- _Objective_
Retype, word for word, the line containing "How long is" and every line after it to the end. Skip pictures.

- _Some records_
╔══
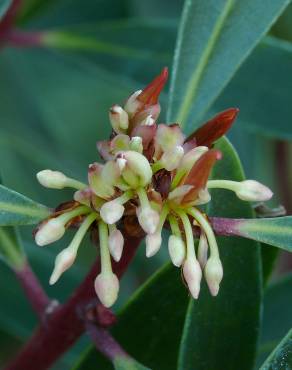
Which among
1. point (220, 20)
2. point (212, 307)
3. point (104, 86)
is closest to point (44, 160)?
point (104, 86)

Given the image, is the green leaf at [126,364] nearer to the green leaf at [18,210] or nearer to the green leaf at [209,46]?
the green leaf at [18,210]

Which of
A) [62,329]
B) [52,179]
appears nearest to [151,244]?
[52,179]

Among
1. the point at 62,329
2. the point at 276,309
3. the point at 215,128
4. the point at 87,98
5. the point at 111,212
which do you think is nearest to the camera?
the point at 111,212

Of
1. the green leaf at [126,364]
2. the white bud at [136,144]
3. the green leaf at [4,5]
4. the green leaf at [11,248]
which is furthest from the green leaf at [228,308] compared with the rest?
the green leaf at [4,5]

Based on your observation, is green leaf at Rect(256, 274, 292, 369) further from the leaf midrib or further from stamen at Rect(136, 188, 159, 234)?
stamen at Rect(136, 188, 159, 234)

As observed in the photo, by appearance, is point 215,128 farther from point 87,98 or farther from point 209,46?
point 87,98

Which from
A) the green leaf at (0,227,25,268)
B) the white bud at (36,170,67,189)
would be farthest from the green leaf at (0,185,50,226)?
the green leaf at (0,227,25,268)
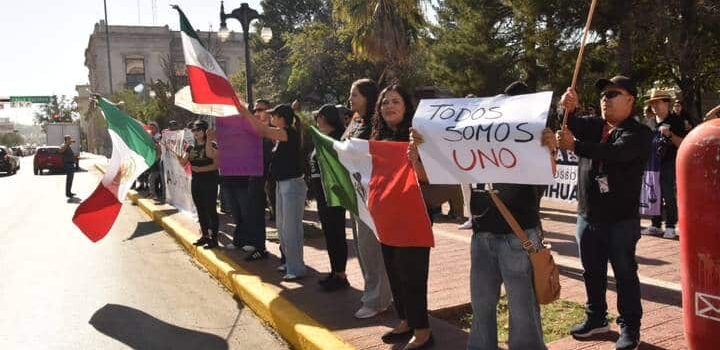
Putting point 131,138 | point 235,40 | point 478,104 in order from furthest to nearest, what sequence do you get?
point 235,40, point 131,138, point 478,104

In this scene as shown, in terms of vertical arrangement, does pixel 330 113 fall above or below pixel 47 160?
above

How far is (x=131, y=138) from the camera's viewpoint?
25.8 ft

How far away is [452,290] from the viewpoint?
209 inches

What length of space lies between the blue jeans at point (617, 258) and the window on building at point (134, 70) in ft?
301

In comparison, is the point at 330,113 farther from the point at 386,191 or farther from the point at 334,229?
the point at 386,191

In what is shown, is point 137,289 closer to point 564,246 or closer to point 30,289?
point 30,289

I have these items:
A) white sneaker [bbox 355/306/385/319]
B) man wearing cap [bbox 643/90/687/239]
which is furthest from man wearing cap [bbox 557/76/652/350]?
man wearing cap [bbox 643/90/687/239]

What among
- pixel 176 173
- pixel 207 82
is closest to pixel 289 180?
pixel 207 82

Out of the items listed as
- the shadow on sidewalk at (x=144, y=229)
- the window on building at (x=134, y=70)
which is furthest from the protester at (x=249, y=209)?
the window on building at (x=134, y=70)

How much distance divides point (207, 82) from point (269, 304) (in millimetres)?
2208

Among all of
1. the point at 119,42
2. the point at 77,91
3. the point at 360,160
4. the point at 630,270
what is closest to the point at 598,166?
the point at 630,270

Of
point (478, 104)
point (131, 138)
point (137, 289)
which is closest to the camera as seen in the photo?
point (478, 104)

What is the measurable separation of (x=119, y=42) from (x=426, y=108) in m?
93.0

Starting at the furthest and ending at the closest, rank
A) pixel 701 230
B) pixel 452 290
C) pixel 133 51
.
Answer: pixel 133 51 → pixel 452 290 → pixel 701 230
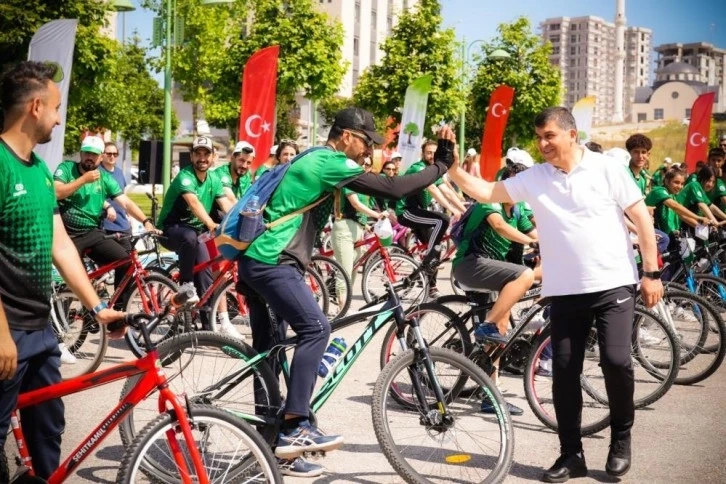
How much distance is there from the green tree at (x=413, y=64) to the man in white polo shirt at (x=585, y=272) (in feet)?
97.0

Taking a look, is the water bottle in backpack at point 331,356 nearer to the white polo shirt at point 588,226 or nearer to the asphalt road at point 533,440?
the asphalt road at point 533,440

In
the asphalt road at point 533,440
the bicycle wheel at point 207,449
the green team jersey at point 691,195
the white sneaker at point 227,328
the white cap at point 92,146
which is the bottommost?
the asphalt road at point 533,440

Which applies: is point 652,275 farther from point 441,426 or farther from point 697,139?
point 697,139

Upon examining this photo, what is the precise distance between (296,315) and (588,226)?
177 centimetres

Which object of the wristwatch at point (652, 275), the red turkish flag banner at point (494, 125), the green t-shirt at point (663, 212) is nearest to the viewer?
the wristwatch at point (652, 275)

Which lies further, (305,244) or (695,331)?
(695,331)

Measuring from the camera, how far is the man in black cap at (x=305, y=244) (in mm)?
4883

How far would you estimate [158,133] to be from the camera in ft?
218

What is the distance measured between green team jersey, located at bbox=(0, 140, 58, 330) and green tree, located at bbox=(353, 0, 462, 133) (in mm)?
31572

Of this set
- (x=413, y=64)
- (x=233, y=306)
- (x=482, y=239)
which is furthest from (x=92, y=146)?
(x=413, y=64)

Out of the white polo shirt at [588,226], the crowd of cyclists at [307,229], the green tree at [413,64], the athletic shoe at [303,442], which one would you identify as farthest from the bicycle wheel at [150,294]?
the green tree at [413,64]

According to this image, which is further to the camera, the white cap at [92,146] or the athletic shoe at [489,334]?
the white cap at [92,146]

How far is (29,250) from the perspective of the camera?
3.75 metres

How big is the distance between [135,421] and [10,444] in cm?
129
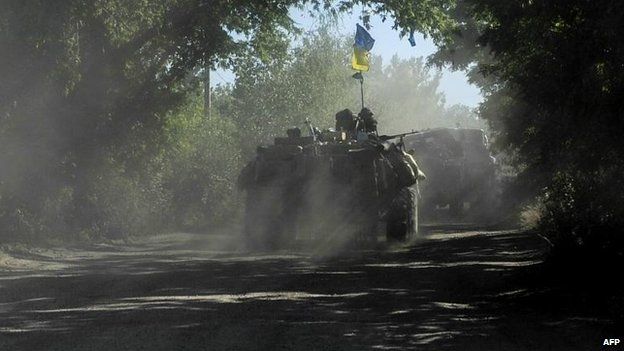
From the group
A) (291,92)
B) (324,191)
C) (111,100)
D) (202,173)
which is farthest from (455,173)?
(291,92)

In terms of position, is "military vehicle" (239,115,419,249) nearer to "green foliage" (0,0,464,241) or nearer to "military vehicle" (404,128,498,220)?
"green foliage" (0,0,464,241)

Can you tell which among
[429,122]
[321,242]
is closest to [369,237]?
[321,242]

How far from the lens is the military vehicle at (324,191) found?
21.0m

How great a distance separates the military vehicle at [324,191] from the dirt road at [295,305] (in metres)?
1.29

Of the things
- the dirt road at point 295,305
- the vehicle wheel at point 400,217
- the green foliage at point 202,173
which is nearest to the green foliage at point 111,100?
the green foliage at point 202,173

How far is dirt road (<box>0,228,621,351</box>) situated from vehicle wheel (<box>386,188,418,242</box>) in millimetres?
1894

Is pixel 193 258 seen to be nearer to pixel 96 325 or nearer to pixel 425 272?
pixel 425 272

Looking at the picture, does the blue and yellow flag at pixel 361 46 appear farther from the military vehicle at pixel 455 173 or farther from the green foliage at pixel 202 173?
the green foliage at pixel 202 173

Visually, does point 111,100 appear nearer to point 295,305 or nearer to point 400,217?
point 400,217

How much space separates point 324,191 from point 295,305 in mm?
8743

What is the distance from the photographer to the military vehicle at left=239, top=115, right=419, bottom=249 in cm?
2105

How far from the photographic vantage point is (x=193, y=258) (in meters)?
19.9

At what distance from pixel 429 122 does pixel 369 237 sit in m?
142

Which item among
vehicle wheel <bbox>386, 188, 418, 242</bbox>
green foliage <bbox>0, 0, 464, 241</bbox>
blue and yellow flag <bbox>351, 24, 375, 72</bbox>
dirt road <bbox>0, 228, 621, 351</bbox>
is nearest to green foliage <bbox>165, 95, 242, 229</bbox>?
green foliage <bbox>0, 0, 464, 241</bbox>
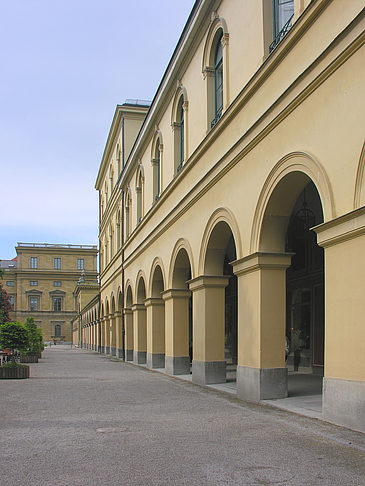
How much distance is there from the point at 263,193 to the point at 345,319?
4.07m

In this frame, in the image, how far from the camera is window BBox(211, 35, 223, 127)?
52.5 ft

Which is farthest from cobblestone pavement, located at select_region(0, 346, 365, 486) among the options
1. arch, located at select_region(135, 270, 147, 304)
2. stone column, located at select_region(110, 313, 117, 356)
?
stone column, located at select_region(110, 313, 117, 356)

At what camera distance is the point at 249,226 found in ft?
42.8

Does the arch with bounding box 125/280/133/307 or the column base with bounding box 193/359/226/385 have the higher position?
the arch with bounding box 125/280/133/307

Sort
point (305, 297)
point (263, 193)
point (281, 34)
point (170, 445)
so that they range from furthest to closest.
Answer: point (305, 297), point (263, 193), point (281, 34), point (170, 445)

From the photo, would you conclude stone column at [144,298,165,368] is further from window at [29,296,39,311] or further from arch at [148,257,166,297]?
window at [29,296,39,311]

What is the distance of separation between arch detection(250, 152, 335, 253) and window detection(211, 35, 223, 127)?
14.7 feet

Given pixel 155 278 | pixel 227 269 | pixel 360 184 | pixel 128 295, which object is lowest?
pixel 128 295

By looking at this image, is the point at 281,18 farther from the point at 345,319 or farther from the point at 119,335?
the point at 119,335

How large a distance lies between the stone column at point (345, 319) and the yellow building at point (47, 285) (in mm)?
93698

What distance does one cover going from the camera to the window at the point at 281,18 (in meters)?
11.7

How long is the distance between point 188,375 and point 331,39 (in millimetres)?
13331

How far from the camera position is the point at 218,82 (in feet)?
53.9

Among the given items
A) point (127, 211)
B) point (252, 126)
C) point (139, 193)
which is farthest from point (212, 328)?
point (127, 211)
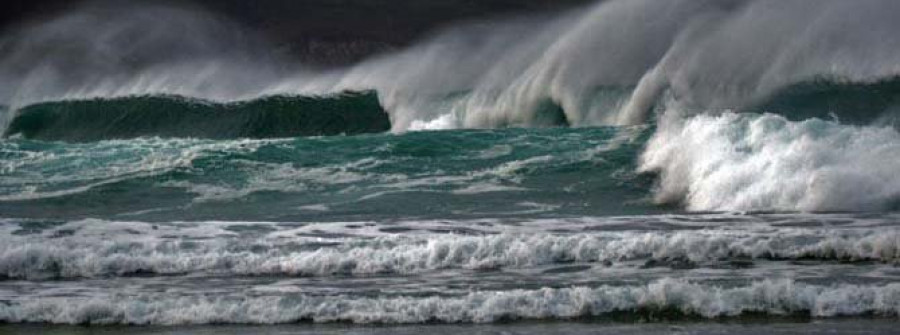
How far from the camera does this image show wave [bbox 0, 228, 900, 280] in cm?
1194

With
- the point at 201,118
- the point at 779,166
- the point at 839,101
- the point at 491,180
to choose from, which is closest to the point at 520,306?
the point at 779,166

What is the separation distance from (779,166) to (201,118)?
2184 cm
╚══
- _The solution_
How long is the distance between point 188,375 and point 331,39 (in millimetres)?
13331

How far from the camera position is the point at 218,82 (in feet)?
53.9

Among the given items
A) point (127, 211)
B) point (252, 126)
C) point (139, 193)
which is farthest from point (212, 328)?
point (127, 211)
How far from the camera does this image show wave [bbox 0, 228, 900, 280] in cm?
1194

With
- the point at 201,118
- the point at 779,166
- the point at 839,101
- the point at 491,180
to choose from, which is closest to the point at 520,306?
the point at 779,166

What is the separation distance from (779,166) to (201,118)?
2184 cm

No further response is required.